The Cons of Private Equity Firms: Risk, Illiquidity, and Cost
Private equity firms have become increasingly popular in recent years for their ability to invest in and support high-growth or turnaround companies. However, like any investment, private equity comes with its own set of potential cons. In this article, we will explore some of the key drawbacks associated with private equity firms, including their inherent risks, potential illiquidity, and high costs.
High Risk Inherent in Private Equity Investments
One of the most significant cons of private equity firms is the high level of risk involved. Private equity typically invests in companies experiencing high growth phases or turnaround situations, which can be more volatile and risky compared to other investment options. This increased risk can be attributed to several factors, such as the intense competition in these sectors and the uncertainty surrounding the company's future performance.
Illiquidity of Private Equity Investments
In addition to the high level of risk, private equity investments are often illiquid. Unlike stocks or bonds, private equity investments are typically made in companies that are not publicly traded. This lack of liquidity can be a significant drawback for investors, as it means that they may not be able to quickly sell their investments in case of an emergency or if they need to access their funds.
High Costs and Fees
Another major drawback of private equity firms is the high fees and costs associated with their services. Private equity firms charge significant fees, both on the management and performance side, which can make these investments quite expensive. These fees can take a significant portion of the returns generated by the investments, leaving less profit for the investors.
Private Equity as a Last Resort for Organizations
Many organizations see private equity as a last resort for financing, often as a result of a leveraged reverse buyout to restructure the company. For example, Twitter has not generally utilized private equity to a significant extent, considering it an option only under certain circumstances. This usually indicates that PE firms are often seen as a punitive measure for organizations in financial distress rather than a first-choice investment.

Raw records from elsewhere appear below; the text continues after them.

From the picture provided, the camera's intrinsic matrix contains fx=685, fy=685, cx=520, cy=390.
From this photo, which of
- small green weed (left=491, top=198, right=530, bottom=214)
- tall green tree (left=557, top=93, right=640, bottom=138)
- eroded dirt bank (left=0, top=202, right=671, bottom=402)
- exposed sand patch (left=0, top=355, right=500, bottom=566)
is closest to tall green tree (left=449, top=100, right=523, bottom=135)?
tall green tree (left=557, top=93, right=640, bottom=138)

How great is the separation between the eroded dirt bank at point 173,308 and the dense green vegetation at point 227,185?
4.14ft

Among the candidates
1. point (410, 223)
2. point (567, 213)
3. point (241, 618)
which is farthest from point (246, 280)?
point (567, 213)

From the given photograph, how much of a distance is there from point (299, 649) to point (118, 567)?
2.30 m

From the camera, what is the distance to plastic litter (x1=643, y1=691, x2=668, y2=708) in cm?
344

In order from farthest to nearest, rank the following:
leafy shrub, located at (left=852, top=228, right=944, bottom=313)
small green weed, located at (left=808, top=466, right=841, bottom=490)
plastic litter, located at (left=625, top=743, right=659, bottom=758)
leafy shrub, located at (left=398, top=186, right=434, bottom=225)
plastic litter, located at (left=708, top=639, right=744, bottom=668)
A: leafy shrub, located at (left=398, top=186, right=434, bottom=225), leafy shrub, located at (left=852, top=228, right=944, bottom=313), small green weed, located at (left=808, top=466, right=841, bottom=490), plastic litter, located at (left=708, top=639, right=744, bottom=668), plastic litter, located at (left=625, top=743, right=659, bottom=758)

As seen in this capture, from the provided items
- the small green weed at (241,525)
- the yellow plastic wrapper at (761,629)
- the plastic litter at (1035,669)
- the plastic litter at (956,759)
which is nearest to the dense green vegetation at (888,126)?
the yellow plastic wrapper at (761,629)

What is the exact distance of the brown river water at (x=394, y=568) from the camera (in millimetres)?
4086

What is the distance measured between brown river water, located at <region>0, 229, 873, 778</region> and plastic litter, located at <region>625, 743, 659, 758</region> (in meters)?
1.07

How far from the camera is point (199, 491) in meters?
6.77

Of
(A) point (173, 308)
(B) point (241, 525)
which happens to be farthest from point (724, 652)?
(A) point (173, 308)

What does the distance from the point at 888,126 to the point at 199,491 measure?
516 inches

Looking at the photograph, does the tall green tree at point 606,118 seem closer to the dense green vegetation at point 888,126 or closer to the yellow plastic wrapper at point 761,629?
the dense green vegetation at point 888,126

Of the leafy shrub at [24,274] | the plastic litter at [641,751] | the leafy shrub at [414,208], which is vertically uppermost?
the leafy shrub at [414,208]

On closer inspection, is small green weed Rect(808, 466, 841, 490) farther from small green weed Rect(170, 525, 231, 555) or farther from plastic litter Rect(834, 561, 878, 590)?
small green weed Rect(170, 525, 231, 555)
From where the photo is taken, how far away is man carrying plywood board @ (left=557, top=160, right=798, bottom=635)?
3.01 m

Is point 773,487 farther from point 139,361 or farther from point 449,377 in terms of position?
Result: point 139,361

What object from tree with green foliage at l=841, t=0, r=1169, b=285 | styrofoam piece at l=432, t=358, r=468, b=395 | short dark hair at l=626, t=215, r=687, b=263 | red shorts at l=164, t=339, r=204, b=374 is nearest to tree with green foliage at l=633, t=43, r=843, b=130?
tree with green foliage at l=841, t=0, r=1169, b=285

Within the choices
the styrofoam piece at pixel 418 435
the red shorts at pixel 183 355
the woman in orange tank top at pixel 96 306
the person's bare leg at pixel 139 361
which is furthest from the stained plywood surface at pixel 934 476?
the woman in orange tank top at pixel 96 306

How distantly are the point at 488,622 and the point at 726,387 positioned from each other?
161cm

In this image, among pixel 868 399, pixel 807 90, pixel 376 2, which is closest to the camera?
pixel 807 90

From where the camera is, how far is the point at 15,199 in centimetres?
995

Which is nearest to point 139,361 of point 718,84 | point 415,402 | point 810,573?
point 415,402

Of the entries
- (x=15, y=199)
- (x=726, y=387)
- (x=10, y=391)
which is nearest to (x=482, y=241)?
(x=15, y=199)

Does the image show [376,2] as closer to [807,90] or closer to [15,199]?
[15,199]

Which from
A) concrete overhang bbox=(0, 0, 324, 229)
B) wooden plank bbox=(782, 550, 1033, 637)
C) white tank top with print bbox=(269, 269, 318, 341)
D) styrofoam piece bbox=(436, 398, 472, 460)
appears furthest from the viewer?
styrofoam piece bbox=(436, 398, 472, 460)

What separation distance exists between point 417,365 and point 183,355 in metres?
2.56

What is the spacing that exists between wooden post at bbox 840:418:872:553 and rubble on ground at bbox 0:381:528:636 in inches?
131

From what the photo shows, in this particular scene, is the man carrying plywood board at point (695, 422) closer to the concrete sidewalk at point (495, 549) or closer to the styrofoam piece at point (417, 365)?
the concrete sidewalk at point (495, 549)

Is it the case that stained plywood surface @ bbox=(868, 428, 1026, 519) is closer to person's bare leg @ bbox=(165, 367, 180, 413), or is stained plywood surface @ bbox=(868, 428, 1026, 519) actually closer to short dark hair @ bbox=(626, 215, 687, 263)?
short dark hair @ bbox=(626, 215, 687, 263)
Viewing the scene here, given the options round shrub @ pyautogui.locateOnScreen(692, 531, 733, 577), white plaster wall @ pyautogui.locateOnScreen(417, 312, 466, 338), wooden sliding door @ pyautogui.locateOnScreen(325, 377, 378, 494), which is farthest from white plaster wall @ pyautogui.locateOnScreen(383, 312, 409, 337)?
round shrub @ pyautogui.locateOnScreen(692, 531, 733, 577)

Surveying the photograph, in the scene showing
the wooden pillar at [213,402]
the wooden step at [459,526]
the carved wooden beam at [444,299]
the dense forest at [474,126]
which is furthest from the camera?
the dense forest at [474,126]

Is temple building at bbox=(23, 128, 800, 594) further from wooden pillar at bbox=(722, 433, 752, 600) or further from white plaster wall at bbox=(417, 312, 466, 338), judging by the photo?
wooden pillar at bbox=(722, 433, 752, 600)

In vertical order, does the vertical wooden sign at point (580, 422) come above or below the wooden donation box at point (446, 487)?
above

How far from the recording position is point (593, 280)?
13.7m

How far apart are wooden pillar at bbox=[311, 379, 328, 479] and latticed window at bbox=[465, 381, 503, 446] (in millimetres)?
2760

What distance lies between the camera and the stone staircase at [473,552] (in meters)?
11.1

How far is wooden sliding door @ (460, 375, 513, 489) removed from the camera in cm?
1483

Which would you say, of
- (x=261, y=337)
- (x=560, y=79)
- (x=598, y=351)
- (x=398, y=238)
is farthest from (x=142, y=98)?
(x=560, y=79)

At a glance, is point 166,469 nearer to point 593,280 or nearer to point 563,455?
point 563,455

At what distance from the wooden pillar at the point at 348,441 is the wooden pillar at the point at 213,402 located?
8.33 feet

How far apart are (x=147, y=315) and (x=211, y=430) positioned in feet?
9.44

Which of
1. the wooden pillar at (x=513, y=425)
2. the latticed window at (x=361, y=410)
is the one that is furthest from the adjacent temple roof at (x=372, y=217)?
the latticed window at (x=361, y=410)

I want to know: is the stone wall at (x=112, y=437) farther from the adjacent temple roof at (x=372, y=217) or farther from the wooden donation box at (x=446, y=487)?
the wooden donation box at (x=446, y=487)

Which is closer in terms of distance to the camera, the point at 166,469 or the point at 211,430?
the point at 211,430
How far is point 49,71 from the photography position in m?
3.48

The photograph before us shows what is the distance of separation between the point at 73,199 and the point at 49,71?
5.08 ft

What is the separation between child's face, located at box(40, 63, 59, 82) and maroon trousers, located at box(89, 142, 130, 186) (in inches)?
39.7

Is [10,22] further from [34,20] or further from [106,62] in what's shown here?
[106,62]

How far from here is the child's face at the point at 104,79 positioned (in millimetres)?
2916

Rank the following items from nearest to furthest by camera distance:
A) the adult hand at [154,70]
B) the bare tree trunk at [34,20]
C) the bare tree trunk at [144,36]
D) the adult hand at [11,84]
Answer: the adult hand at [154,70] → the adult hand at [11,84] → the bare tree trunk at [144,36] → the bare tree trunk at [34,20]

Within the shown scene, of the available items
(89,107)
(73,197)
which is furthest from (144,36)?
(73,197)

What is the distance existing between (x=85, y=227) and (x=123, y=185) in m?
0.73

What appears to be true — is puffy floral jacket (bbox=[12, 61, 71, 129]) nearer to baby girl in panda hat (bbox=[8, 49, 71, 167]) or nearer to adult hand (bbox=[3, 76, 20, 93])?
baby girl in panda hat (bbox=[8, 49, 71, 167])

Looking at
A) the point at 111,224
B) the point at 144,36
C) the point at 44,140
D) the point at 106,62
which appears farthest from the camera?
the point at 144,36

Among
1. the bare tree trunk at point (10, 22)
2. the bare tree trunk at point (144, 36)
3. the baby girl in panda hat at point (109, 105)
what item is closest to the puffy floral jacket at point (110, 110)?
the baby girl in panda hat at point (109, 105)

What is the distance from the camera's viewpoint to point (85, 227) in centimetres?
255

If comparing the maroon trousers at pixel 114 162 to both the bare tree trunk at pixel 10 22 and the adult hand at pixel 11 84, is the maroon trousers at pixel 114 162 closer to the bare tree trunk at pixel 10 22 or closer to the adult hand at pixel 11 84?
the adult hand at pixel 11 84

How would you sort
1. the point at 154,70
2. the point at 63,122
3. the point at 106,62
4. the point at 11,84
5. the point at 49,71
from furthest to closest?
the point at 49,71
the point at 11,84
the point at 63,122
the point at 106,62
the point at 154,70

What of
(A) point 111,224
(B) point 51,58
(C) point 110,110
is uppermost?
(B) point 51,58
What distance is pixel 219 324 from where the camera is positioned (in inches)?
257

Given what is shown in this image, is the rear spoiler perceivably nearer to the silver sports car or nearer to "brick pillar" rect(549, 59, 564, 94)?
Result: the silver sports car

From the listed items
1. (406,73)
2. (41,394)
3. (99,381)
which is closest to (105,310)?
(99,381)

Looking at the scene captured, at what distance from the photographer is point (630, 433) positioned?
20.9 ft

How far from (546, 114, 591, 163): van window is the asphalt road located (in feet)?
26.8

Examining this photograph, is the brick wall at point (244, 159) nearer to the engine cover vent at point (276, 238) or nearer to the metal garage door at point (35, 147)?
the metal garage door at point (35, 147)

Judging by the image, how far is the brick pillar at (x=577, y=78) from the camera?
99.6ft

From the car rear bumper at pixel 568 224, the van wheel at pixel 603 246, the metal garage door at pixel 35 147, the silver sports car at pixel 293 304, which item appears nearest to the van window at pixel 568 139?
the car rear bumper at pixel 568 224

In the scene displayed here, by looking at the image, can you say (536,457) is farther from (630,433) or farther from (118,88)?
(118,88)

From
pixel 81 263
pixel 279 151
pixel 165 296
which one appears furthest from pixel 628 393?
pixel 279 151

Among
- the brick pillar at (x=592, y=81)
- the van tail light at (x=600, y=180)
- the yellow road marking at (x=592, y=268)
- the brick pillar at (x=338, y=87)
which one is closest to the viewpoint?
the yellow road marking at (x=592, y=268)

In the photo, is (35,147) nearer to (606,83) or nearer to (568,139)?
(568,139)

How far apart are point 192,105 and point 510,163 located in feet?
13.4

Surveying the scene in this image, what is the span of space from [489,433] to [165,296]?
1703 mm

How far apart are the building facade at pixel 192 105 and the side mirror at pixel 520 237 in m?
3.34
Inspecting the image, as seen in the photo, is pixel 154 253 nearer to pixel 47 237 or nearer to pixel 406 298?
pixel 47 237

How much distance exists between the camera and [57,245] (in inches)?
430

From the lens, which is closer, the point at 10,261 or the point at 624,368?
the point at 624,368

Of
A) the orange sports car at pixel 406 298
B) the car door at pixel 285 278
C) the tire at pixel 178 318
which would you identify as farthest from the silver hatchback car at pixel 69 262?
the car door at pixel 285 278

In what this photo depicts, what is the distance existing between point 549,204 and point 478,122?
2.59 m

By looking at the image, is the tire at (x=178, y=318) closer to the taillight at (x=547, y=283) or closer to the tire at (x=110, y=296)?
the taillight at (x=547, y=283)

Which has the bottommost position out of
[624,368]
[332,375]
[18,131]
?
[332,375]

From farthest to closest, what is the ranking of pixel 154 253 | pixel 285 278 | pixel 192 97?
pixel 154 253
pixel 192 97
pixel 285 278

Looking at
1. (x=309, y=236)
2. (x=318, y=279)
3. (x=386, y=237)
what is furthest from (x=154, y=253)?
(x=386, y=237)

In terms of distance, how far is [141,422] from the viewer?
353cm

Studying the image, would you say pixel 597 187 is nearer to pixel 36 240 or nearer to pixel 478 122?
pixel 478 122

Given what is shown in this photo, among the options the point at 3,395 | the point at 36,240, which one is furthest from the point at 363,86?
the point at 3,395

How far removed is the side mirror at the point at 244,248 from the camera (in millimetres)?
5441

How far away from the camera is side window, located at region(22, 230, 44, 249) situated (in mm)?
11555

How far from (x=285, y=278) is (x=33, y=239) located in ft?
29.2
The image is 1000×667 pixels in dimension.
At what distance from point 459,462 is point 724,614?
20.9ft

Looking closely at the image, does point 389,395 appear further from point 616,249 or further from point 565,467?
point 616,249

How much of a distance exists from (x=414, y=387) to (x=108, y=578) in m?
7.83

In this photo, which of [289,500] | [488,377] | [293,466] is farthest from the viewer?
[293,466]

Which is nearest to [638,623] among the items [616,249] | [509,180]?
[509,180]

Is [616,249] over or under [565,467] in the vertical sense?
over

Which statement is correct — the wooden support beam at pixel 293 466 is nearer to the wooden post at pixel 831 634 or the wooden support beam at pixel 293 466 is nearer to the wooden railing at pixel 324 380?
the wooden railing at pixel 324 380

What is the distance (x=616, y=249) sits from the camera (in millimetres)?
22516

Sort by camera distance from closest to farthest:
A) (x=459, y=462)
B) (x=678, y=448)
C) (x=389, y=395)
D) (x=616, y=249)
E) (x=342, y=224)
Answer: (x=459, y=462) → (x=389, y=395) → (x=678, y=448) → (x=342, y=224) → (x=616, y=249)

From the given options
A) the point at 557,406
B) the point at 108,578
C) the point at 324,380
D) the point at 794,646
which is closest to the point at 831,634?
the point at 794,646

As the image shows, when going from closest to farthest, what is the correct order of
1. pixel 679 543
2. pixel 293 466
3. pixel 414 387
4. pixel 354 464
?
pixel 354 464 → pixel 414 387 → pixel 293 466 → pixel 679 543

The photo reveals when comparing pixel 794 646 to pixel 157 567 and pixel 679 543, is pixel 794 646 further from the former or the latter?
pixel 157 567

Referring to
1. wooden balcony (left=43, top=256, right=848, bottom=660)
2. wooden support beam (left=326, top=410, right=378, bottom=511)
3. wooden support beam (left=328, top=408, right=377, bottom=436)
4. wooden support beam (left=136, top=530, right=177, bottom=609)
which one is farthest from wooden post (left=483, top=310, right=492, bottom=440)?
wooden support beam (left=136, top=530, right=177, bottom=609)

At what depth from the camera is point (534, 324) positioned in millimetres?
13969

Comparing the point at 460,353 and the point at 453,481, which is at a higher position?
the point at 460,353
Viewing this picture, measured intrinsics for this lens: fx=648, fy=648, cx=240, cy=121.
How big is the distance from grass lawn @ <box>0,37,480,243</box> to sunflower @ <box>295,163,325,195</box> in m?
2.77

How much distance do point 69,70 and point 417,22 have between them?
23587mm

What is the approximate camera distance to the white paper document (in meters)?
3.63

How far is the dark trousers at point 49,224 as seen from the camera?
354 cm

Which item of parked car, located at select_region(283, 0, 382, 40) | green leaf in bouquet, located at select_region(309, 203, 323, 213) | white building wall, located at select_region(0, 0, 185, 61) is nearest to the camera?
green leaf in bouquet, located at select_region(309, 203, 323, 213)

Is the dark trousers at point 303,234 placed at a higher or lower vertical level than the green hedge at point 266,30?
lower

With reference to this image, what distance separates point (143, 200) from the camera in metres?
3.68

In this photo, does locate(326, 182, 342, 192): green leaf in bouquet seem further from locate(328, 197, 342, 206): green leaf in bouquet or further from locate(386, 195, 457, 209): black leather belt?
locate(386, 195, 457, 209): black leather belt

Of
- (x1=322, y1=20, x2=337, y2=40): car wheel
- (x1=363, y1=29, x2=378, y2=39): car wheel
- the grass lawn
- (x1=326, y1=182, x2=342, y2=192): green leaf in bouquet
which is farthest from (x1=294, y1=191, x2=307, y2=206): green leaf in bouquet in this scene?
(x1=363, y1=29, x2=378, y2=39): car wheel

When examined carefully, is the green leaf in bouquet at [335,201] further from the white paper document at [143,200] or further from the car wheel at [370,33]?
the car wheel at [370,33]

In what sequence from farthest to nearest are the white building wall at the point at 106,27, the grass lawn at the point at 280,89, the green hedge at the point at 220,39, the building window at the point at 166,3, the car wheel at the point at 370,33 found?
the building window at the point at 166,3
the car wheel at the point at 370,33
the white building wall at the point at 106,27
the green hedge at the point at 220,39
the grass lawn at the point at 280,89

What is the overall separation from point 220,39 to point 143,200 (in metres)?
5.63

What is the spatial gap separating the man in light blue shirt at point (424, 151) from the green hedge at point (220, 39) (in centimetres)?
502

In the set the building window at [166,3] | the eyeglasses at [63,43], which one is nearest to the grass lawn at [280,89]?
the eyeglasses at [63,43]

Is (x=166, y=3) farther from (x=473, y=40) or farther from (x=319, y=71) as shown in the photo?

Pros and Cons of Private Equity
While private equity does come with its cons, it also offers several pros, such as access to a network that can support business development activities and the provision of experienced management teams. Additionally, private equity can provide the necessary liquidity to fund capital expenditures, sales, marketing, and other crucial business activities. However, these benefits must be weighed against the potential downsides, such as shareholder dilution, loss of control over management, alignment of exit expectations, and the significant time and effort required to secure investment from a private equity firm.
It's important for organizations and potential investors to carefully consider these cons before engaging with private equity firms. Understanding the risks, costs, and potential illiquidity of these investments is crucial in making informed decisions that align with their financial goals and strategies.